The penalty term proposed by Chen (1998) was c ln (1−p), where p is the mixing proportion or probability corresponding to the first component. Note that this forces p away from 1, since

$$\mathop {{\lim }}\limits_{p \to 1} c\ln \left( {1 - p} \right) = - \infty ,$$

but does not force p away from 0. Hence, the identification issue is not entirely solved, since under the null hypothesis the true density can still be represented by two different cases: p = 0, θ2 = θ0, or θ1 = θ2 = θ0. Chen et al. (2001) proposed a penalty term c ln [4p(1−p)], which solves this problem by forcing p away from both 0 and 1—since

$$\mathop {{\lim }}\limits_{p \to 0} c\ln \left[ {4p\left( {1 - p} \right)} \right] = \mathop {{\lim }}\limits_{p \to 1} c\ln \left[ {4p\left( {1 - p} \right)} \right] = - \infty ,$$

This penalty function can be generalised to \(c\ln ( {J^J\mathop {\prod }\nolimits_{j = 1}^J p_j})\) for a J class modelFootnote 3. The authors show that, under a two-component mixture of one-parameter densities satisfying a general set of regularity conditions—including the strong identifiability condition proposed by Chen (1995)Footnote 4 —the asymptotic distribution of the MLR statistic under the null hypothesis of homogeneity is a 50:50 mixture of \(\chi _0^2\) and \(\chi _1^2\) distributions—the former being a degenerate distribution at zero—which is denoted \(\chi _{0:1}^2\).The intuition behind the preceding result is that, when the penalty term c ln [4p(1−p)] is included, under the null hypothesis the likelihood is maximised where p = 0.5 and θ1 = θ2 = θ0. A boundary problem remains, since the identification restriction p ≤ 0.5 means that this parameter is at a boundary of the parameter space under the null.

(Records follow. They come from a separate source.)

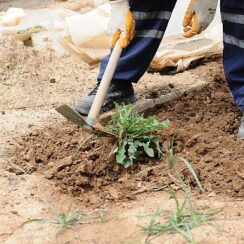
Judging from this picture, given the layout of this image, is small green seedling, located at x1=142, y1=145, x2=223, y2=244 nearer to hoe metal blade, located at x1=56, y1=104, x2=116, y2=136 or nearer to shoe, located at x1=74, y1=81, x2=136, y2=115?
hoe metal blade, located at x1=56, y1=104, x2=116, y2=136

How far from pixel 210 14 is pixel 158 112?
0.56 m

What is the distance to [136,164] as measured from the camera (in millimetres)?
2596

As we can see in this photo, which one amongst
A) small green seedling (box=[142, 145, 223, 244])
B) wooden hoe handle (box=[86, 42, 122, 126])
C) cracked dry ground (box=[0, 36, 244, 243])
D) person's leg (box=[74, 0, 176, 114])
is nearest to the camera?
small green seedling (box=[142, 145, 223, 244])

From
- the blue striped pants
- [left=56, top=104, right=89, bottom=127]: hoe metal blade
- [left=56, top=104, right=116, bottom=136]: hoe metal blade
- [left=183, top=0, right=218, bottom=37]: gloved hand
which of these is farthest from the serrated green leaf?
[left=183, top=0, right=218, bottom=37]: gloved hand

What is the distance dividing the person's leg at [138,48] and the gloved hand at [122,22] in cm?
24

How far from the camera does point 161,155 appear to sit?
2613 millimetres

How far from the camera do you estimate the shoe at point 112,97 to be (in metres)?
3.15

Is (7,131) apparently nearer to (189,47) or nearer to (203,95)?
(203,95)

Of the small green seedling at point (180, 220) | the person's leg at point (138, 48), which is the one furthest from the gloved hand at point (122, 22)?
the small green seedling at point (180, 220)

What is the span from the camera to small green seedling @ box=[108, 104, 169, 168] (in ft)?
8.43

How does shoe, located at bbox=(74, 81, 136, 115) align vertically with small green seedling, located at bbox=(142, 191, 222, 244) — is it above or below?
below

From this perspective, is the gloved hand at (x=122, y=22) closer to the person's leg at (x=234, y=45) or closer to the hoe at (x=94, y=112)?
the hoe at (x=94, y=112)

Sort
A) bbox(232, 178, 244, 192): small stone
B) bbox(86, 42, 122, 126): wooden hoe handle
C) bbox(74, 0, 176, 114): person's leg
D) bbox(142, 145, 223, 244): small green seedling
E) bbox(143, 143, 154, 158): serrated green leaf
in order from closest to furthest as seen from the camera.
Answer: bbox(142, 145, 223, 244): small green seedling
bbox(232, 178, 244, 192): small stone
bbox(143, 143, 154, 158): serrated green leaf
bbox(86, 42, 122, 126): wooden hoe handle
bbox(74, 0, 176, 114): person's leg

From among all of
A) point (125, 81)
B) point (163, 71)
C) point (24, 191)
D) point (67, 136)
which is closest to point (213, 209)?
point (24, 191)
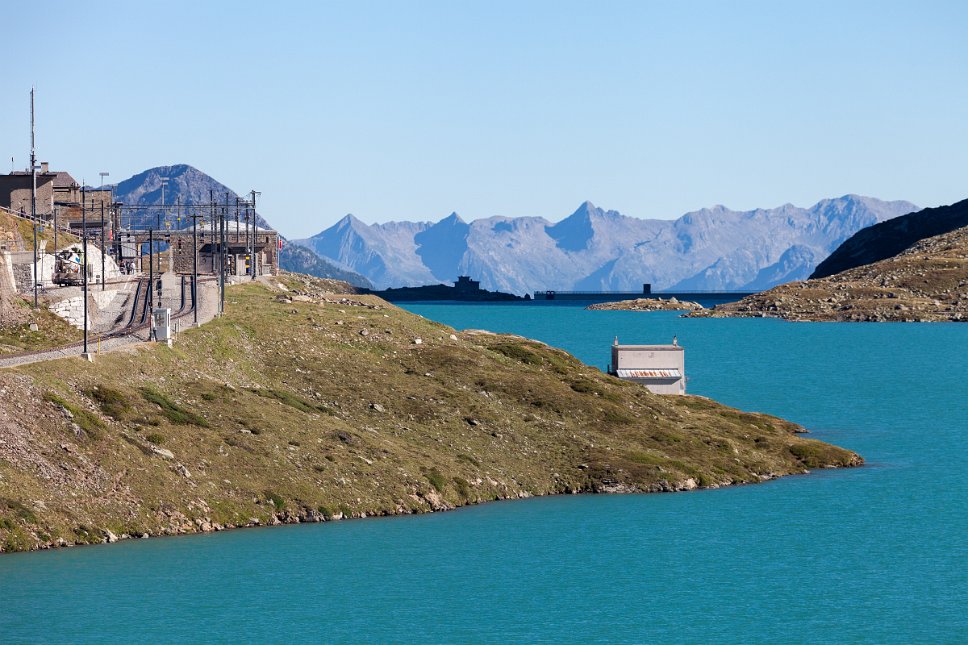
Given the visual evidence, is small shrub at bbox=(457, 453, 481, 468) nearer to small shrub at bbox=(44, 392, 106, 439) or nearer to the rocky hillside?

The Chen et al. (2001) result is of immediate interest in our context, since it applies to a very general class of LCFM models. However, it is unclear whether or not this result holds if we generalise the model to include one or more ‘structural’ parameters—that is, parameters that are unknown and common across components—as in the SF context. This is a concern, since in the context of Gaussian mixtures, the inclusion of structural parameters has been shown to lead to different asymptotic distributions for the LR and MLR statistics when testing for homogeneity (Chen and Chen 2003; Qin and Smith 2004; Chen and Kalbfleisch 2005). A related issue is that the inclusion of covariates in the model, which may affect the asymptotic distributions of test statistics under the null hypothesis in the Gaussian mixture case (Kasahara and Shimotsu 2015), is not considered.

However, the results of Zhu and Zhang (2004) are encouraging in these regards. The authors consider testing for homogeneity in the context of non-Gaussian LCFM models, allowing for the presence of both covariates and structural parameters, though under stronger assumptions than those of Chen (1995). The mixture density, in general terms, is given by

$$g\left( {y,\vartheta ,\theta _1,\theta _2,p} \right) = pf\left( {y,x;\vartheta ,\theta _1} \right) + \left( {1 - p} \right)f\left( {y,x;\vartheta ,\theta _2} \right),$$
(15)

where y is the dependent variable, and x is the vector of covariates, ϑ is a vector of parameters common to each component—which may include coefficients on covariates—and θ1 and θ2 are vectors of component-specific parameters. Zhu and Zhang (2004) derive the asymptotic distribution of the MLR statistic—using the penalty term proposed by Chen et al. (2001)—under the null hypothesis of homogeneity. This is complicated in the general case, but when θ1 and θ2 are scalars, is the \(\chi _{0:1}^2\) distribution. As the authors note, this is identical to the result derived by Chen et al. (2001) in the absence of covariates and structural parameters. Zhu and Zhang (2004) present the results of a simulation study comparing rejection rates of the MLRT and LRT statistics under the null hypothesis, and conclude that they prefer the MLRT.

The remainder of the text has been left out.